SHORT PROBLEM
Please format every row below as a numbered list, leaving out blank lines and the pictures.

LISTING
+---+
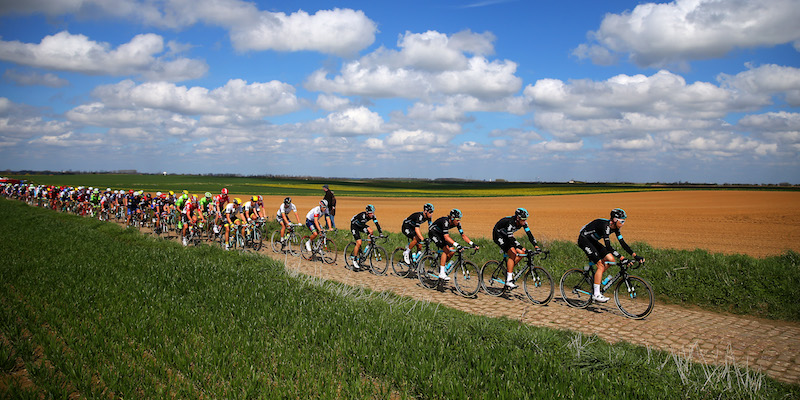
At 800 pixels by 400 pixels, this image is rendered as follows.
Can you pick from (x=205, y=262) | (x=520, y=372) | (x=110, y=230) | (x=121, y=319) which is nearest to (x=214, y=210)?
(x=110, y=230)

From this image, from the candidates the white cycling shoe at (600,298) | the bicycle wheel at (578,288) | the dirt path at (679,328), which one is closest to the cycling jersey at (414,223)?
the dirt path at (679,328)

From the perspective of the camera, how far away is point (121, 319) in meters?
6.33

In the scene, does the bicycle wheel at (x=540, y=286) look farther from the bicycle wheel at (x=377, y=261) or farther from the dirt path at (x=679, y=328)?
the bicycle wheel at (x=377, y=261)

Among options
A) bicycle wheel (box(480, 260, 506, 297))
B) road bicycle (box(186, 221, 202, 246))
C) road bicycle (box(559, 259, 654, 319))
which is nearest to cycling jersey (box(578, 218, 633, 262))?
road bicycle (box(559, 259, 654, 319))

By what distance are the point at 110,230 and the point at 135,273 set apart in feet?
37.9

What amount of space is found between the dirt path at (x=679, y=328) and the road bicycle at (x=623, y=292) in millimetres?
214

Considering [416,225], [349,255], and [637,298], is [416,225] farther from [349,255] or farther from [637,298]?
[637,298]

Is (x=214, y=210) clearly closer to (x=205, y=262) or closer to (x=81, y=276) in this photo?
(x=205, y=262)

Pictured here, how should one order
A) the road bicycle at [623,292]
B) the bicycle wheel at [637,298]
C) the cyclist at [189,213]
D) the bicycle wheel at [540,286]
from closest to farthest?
the bicycle wheel at [637,298]
the road bicycle at [623,292]
the bicycle wheel at [540,286]
the cyclist at [189,213]

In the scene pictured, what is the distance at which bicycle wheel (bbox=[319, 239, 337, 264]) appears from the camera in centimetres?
1608

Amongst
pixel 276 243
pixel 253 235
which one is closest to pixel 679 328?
pixel 276 243

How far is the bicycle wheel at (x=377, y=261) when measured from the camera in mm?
14195

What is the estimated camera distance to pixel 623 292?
436 inches

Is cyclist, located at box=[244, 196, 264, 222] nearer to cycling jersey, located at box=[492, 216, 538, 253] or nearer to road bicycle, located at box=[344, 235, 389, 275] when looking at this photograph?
road bicycle, located at box=[344, 235, 389, 275]
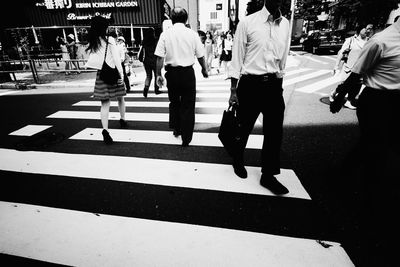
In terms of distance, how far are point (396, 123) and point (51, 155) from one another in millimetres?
4771

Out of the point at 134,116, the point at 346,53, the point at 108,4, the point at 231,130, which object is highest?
the point at 108,4

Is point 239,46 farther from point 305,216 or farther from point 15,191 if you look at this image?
point 15,191

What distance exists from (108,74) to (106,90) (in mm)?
294

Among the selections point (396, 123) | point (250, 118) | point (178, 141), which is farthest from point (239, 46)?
point (178, 141)

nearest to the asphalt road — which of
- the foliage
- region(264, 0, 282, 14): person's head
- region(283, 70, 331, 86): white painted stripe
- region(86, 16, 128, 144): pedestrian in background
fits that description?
region(86, 16, 128, 144): pedestrian in background

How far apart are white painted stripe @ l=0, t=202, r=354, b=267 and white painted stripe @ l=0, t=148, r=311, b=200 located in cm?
77

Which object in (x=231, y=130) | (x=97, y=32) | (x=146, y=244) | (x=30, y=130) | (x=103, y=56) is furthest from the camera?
(x=30, y=130)

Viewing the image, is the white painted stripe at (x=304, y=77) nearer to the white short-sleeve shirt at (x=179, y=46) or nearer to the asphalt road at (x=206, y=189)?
the asphalt road at (x=206, y=189)

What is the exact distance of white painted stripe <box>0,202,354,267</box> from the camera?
2.02 m

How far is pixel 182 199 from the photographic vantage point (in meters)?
2.86

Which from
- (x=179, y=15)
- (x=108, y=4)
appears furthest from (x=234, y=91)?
(x=108, y=4)

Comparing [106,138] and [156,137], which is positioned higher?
[106,138]

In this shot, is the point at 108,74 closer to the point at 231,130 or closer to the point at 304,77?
the point at 231,130

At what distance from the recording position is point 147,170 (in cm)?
351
+---+
RESULT OF THE TASK
1. At 800 pixels by 400 pixels, this image is rendered as follows.
2. Can you pick from (x=205, y=262) | (x=520, y=372) | (x=110, y=230) | (x=121, y=319) which is nearest to (x=214, y=210)?
3. (x=110, y=230)
4. From this image, from the candidates the white cycling shoe at (600,298) | the bicycle wheel at (578,288) | the dirt path at (679,328), which one is closest to the cycling jersey at (414,223)?
5. the dirt path at (679,328)
6. From the perspective of the camera, how far away is point (121, 319) in meters?
7. 6.33
8. In the scene, does the bicycle wheel at (x=540, y=286) look farther from the bicycle wheel at (x=377, y=261) or farther from the dirt path at (x=679, y=328)?
9. the bicycle wheel at (x=377, y=261)
10. Among options
11. A) bicycle wheel (box(480, 260, 506, 297))
12. B) road bicycle (box(186, 221, 202, 246))
13. C) road bicycle (box(559, 259, 654, 319))
14. which is nearest to cycling jersey (box(578, 218, 633, 262))?
15. road bicycle (box(559, 259, 654, 319))
16. By what distance are the point at 110,230 and the point at 135,273 set apart in feet?
17. 37.9
18. What amount of space is found between the dirt path at (x=679, y=328) and the road bicycle at (x=623, y=292) in millimetres?
19. 214
20. Considering [416,225], [349,255], and [637,298], is [416,225] farther from [349,255] or farther from [637,298]?
21. [637,298]
22. Is (x=214, y=210) clearly closer to (x=205, y=262) or closer to (x=81, y=276) in this photo?
23. (x=205, y=262)
24. Pictured here, how should one order
25. A) the road bicycle at [623,292]
26. B) the bicycle wheel at [637,298]
27. C) the cyclist at [189,213]
28. D) the bicycle wheel at [540,286]
29. from closest to farthest?
30. the bicycle wheel at [637,298]
31. the road bicycle at [623,292]
32. the bicycle wheel at [540,286]
33. the cyclist at [189,213]
34. In the scene pictured, what is the distance at which bicycle wheel (bbox=[319, 239, 337, 264]) appears from the camera in centimetres?
35. 1608
36. Amongst
37. pixel 276 243
38. pixel 253 235
39. which one is closest to pixel 679 328?
40. pixel 276 243
41. How far is the bicycle wheel at (x=377, y=261) when measured from the camera in mm?
42. 14195
43. What is the estimated camera distance to pixel 623 292?
44. 436 inches
45. Is cyclist, located at box=[244, 196, 264, 222] nearer to cycling jersey, located at box=[492, 216, 538, 253] or nearer to road bicycle, located at box=[344, 235, 389, 275] when looking at this photograph?
46. road bicycle, located at box=[344, 235, 389, 275]
47. In terms of distance, how far are point (396, 123) and point (51, 155) from one another in millimetres?
48. 4771
49. Out of the point at 134,116, the point at 346,53, the point at 108,4, the point at 231,130, which object is highest?
50. the point at 108,4
51. Is point 239,46 farther from point 305,216 or farther from point 15,191 if you look at this image?
52. point 15,191
53. What distance exists from (108,74) to (106,90) (in mm)?
54. 294
55. Among the selections point (396, 123) | point (250, 118) | point (178, 141), which is farthest from point (239, 46)?
56. point (178, 141)
57. nearest to the asphalt road — which of
58. - the foliage
59. - region(264, 0, 282, 14): person's head
60. - region(283, 70, 331, 86): white painted stripe
61. - region(86, 16, 128, 144): pedestrian in background
62. fits that description?
63. region(86, 16, 128, 144): pedestrian in background
64. How far apart are white painted stripe @ l=0, t=202, r=354, b=267 and white painted stripe @ l=0, t=148, r=311, b=200 located in cm?
65. 77
66. Which object in (x=231, y=130) | (x=97, y=32) | (x=146, y=244) | (x=30, y=130) | (x=103, y=56) is furthest from the camera?
67. (x=30, y=130)
68. Viewing the image, is the white painted stripe at (x=304, y=77) nearer to the white short-sleeve shirt at (x=179, y=46) or nearer to the asphalt road at (x=206, y=189)?
69. the asphalt road at (x=206, y=189)
70. What is the exact distance of white painted stripe <box>0,202,354,267</box> from the camera?
71. 2.02 m
72. How far is pixel 182 199 from the photographic vantage point (in meters)?
73. 2.86
74. Which from
75. - (x=179, y=15)
76. - (x=108, y=4)
77. appears furthest from (x=234, y=91)?
78. (x=108, y=4)
79. Comparing [106,138] and [156,137], which is positioned higher?
80. [106,138]
81. In this shot, is the point at 108,74 closer to the point at 231,130 or closer to the point at 304,77?
82. the point at 231,130
83. At what distance from the recording position is point 147,170 (in cm)?
84. 351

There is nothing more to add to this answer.